• _What is asked_
Render the lines from the one containing "What is the measured distance" through the end of the rows as a Markdown table with the columns "No." and "Text". Number each line in order, and leave out the blank lines.
....................
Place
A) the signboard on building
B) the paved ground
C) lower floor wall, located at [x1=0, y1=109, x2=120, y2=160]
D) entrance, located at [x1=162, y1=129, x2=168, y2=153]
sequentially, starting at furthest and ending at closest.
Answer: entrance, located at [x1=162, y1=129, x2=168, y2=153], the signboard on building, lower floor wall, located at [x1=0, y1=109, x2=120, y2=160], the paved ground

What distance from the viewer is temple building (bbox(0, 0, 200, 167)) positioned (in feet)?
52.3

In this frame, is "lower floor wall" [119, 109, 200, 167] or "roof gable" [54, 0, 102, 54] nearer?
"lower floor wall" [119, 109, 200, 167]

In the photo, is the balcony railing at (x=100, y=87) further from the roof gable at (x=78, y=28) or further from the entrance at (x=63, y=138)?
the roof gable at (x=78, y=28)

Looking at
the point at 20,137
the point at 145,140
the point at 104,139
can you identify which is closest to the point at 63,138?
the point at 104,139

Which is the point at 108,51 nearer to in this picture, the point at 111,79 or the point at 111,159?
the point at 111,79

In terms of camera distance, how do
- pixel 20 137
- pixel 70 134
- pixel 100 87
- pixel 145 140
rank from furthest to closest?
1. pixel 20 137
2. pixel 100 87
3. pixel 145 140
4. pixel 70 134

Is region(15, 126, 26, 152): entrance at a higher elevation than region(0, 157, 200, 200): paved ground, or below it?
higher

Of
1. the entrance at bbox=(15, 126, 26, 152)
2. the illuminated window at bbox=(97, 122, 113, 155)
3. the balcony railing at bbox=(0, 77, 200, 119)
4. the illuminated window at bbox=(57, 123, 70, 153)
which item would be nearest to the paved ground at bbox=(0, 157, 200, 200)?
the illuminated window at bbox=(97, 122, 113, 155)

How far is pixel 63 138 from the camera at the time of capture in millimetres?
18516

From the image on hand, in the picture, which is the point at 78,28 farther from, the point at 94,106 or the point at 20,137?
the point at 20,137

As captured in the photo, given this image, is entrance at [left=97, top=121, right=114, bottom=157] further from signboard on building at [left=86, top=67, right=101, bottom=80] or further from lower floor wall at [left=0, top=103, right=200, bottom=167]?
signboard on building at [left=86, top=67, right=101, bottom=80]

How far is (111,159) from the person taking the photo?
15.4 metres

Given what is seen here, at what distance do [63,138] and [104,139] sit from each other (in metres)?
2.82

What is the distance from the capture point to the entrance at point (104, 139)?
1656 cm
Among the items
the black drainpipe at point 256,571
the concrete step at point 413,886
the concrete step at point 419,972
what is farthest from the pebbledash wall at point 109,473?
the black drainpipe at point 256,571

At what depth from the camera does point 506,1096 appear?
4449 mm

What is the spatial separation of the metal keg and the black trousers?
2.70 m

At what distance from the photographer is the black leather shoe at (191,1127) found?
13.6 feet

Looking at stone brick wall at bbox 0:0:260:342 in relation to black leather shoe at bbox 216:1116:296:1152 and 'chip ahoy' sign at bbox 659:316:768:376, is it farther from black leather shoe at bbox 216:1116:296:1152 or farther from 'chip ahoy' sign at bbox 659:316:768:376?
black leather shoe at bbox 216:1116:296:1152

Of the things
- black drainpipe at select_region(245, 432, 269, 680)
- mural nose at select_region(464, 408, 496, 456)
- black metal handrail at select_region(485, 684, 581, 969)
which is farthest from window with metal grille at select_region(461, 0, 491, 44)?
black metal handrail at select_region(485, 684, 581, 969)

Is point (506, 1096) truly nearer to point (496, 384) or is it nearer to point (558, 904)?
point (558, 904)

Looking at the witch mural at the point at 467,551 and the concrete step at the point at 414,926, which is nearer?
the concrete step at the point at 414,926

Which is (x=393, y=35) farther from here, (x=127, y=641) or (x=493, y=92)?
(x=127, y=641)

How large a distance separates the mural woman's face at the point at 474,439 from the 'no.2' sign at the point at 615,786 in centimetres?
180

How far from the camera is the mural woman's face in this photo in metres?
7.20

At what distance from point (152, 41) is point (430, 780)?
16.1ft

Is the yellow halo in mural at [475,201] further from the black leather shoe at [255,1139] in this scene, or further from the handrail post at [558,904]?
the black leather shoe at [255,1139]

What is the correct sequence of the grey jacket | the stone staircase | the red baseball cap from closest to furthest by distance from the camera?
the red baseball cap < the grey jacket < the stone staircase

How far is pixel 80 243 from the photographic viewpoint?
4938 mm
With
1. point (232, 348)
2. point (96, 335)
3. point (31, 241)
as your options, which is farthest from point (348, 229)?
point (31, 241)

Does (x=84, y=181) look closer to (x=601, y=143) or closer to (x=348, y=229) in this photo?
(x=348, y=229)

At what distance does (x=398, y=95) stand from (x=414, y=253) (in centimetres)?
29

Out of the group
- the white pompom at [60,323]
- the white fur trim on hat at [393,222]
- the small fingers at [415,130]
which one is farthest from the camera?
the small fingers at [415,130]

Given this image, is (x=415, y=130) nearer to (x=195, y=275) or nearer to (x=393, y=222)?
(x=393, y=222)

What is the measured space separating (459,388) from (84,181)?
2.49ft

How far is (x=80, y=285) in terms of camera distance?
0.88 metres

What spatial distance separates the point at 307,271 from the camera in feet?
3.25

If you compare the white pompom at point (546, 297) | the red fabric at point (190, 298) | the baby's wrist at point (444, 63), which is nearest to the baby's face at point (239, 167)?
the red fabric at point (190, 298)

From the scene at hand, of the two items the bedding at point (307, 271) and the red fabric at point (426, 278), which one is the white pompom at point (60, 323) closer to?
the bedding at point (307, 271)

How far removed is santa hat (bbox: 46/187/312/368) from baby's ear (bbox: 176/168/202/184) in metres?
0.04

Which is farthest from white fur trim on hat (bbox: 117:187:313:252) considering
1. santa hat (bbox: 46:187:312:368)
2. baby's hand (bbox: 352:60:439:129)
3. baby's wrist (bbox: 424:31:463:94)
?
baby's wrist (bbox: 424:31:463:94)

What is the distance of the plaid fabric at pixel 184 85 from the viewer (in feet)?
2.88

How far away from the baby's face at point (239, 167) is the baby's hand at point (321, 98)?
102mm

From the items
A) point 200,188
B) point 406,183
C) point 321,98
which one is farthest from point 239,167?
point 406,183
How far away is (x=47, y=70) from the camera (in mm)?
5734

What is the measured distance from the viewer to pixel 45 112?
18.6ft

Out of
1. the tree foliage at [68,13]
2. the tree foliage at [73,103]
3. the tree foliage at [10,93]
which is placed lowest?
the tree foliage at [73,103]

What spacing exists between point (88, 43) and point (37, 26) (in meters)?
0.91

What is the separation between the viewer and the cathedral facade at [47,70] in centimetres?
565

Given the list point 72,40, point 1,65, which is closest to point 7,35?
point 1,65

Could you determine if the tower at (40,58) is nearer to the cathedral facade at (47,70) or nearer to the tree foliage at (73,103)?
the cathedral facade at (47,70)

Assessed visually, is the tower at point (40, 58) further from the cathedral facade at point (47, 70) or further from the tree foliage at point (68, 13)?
....................
• _Answer to the exercise_
| No. | Text |
|---|---|
| 1 | What is the measured distance from the viewer to pixel 45 112? |
| 2 | 18.6ft |
| 3 | Out of |
| 4 | 1. the tree foliage at [68,13] |
| 5 | 2. the tree foliage at [73,103] |
| 6 | 3. the tree foliage at [10,93] |
| 7 | which is placed lowest? |
| 8 | the tree foliage at [73,103] |
| 9 | What spacing exists between point (88, 43) and point (37, 26) (in meters)? |
| 10 | 0.91 |
| 11 | What is the separation between the viewer and the cathedral facade at [47,70] in centimetres? |
| 12 | 565 |
| 13 | Given the list point 72,40, point 1,65, which is closest to point 7,35? |
| 14 | point 1,65 |
| 15 | Could you determine if the tower at (40,58) is nearer to the cathedral facade at (47,70) or nearer to the tree foliage at (73,103)? |
| 16 | the cathedral facade at (47,70) |
| 17 | Assessed visually, is the tower at point (40, 58) further from the cathedral facade at point (47, 70) or further from the tree foliage at point (68, 13)? |